The Data Driven Library: 2008

A Great Recommender System
And a Fantastic Application of Collective Intelligence

BibTip is a signal example of the potential inherent in harnessing collective intelligence to serve the needs of the library. BibTip uses Andrew Ehrehberg's "Repeat Buying Theory" as a framework to statistically analyze user search behavior. Repeat Buying Theory is a highly successful and well-tested statistical framework to describe the regularity of repeat-buying behavior of consumers within a distinct period of time.

The developers of BibTip at Karlsruhe University in Germany very skillfully adapted Andrew Ehrenberg's Repeat Buying Theory to the session-based search behavior of library OPAC users. The key is that BibTip only records the inspection of the full details of an individual bib record selected from a larger list of search results. It does not "follow" the user. In this framework, clicking-on and reading the full details of a given record is viewed as an economic choice. That is, the choice of one record over all of the others in a given list is very similar to an individual's choice to purchase one thing over another during a given trip to the store. There is a real cost in time (e.g. an economic cost) for the user each time he/she selects and views a record. It can be assumed that the "search cost" to a user is high enough that he/she is willing only to view the details of a record which is truly of interest. Users, in effect, are self-selecting. That is, users with common interests will select the same documents, and, since recommendations are only provided to users from the full details view, we can surmise that recommendations are only offered to interested users.

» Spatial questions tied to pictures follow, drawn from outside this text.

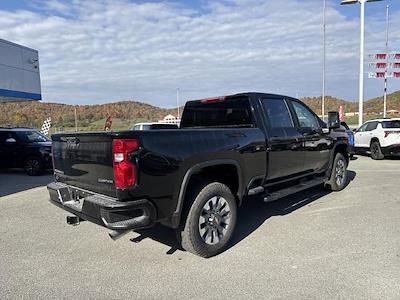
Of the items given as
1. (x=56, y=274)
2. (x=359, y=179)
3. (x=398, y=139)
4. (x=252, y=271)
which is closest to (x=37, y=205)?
(x=56, y=274)

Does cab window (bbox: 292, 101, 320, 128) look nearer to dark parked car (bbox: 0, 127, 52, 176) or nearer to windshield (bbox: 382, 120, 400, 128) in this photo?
windshield (bbox: 382, 120, 400, 128)

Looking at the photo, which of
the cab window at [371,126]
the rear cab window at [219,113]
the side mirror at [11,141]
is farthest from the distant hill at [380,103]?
the rear cab window at [219,113]

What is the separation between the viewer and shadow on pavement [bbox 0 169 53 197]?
9329 mm

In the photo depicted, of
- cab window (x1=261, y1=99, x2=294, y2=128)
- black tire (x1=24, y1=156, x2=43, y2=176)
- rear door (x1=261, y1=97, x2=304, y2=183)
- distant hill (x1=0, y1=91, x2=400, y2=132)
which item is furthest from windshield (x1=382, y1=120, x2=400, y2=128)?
distant hill (x1=0, y1=91, x2=400, y2=132)

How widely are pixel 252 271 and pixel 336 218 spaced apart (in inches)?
96.9

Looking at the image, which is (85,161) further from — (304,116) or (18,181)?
(18,181)

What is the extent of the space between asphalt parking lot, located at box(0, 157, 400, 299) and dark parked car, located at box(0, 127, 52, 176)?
5524 millimetres

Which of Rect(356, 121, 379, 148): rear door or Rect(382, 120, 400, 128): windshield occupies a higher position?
Rect(382, 120, 400, 128): windshield

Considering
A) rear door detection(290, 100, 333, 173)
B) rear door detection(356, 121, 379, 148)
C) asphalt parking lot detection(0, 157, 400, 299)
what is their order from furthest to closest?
rear door detection(356, 121, 379, 148), rear door detection(290, 100, 333, 173), asphalt parking lot detection(0, 157, 400, 299)

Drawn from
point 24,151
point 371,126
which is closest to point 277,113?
point 24,151

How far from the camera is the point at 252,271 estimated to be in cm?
395

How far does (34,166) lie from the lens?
1188cm

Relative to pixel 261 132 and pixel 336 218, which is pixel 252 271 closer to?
pixel 261 132

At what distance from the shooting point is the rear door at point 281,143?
5.43 metres
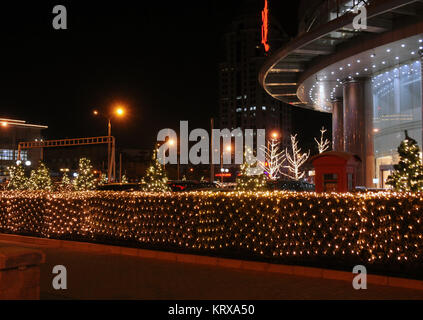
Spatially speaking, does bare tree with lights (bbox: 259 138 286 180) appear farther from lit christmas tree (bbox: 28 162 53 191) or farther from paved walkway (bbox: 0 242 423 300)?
paved walkway (bbox: 0 242 423 300)

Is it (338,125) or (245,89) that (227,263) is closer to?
(338,125)

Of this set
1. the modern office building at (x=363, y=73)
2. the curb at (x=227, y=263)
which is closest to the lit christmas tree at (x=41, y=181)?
the curb at (x=227, y=263)

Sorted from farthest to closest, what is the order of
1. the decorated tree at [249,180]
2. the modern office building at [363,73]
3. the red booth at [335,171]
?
1. the modern office building at [363,73]
2. the red booth at [335,171]
3. the decorated tree at [249,180]

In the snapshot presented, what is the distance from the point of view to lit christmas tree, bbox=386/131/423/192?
12.5 meters

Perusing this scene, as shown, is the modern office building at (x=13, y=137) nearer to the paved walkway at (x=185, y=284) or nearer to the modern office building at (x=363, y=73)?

In order to build relationships among given documents, BibTip analyzes record pairs. For each record X that has been viewed in the full details view of the OPAC, a "purchase history" is built. This is simply a list of all of the sessions in which record X has been viewed. Record X is then compared with all other records (Y) which have been viewed in the same session as X. For each pair of records (X,Y) that have been viewed in the same session, a second purchase history is built. The number of users who have viewed record X and another record Y in the same session is statistically analyzed and the probability of a “co-inspection” of records X and Y in a given session is calculated. A recommendation for record X (That is, users who liked X also liked…) is created when record Y has been viewed more often in the same session that can be expected from random selections (in statistics, the recommended record would be an "outlier").

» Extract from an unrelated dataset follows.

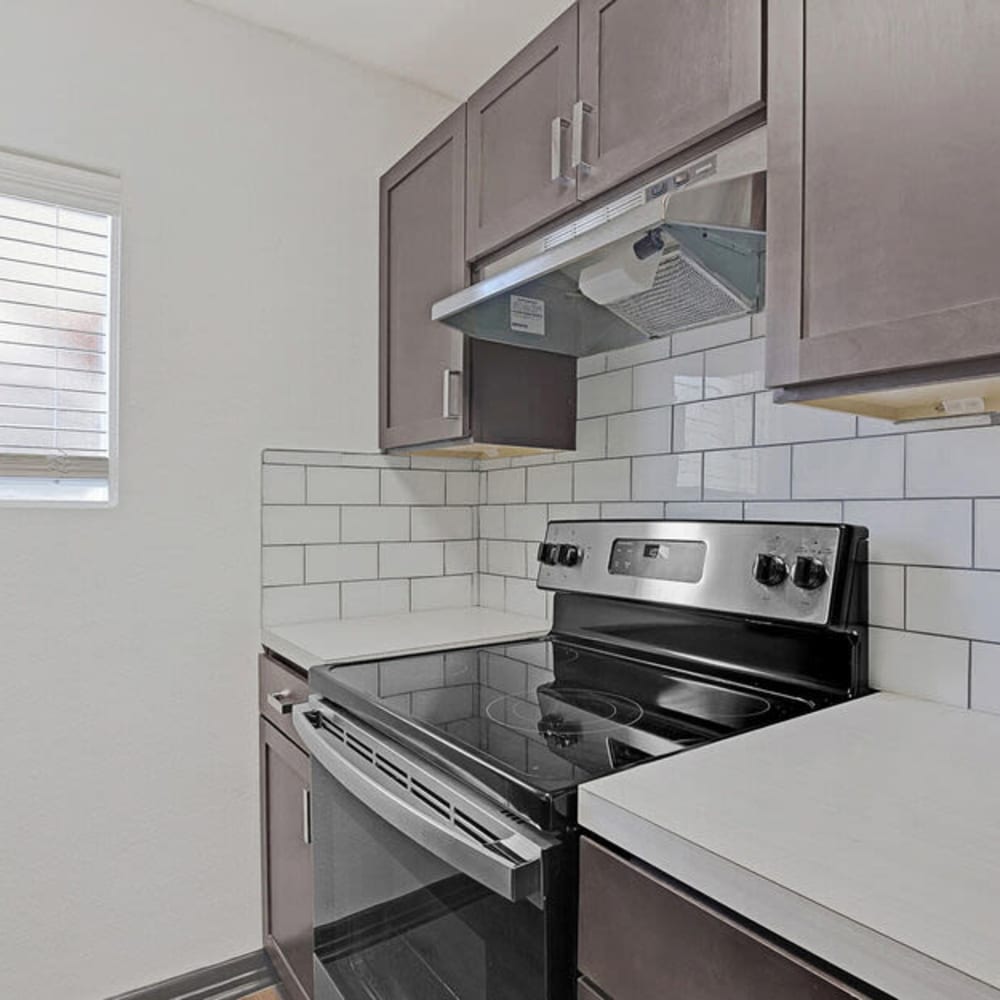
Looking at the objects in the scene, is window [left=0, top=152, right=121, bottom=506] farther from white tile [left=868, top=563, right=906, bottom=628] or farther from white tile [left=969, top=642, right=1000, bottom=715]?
white tile [left=969, top=642, right=1000, bottom=715]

This “repeat buying theory” is remarkably good at automatically determining relevant recommendations for a given item. This is because the theory actually models the "noise" created by random clicks on records in a list of search results - that is, groups of records that are clicked-on, but which are not actually related. Diving into a record quickly and backing-out quickly falls well within the repeat-buying theory model. Recommendations are based upon those records that fall outside of regular random co-browsing - the outliers. To quote Dr. Geyer-Schulz (one of the developers of BibTip):

"Ehrenberg's theory faithfully models the noise part of buying processes. That is, repeat-buying theory is capable of predicting random co-purchases of consumer goods. Intentionally bought combinations of consumer goods--a six-pack of beer, spareribs, potatoes, and barbecue sauce for dinner, for example--are outliers. In this sense, Ehrenberg's theory acts as a filter to suppress noise (stochastic regularity) in buying behavior." [From: Andreas Geyer-Schulz, Andreas Neumann und Anke Thede. An Architecture for Behavior-Based Library Recommender Systems. Information Technology and Libraries 22(4), p.169 (2003).]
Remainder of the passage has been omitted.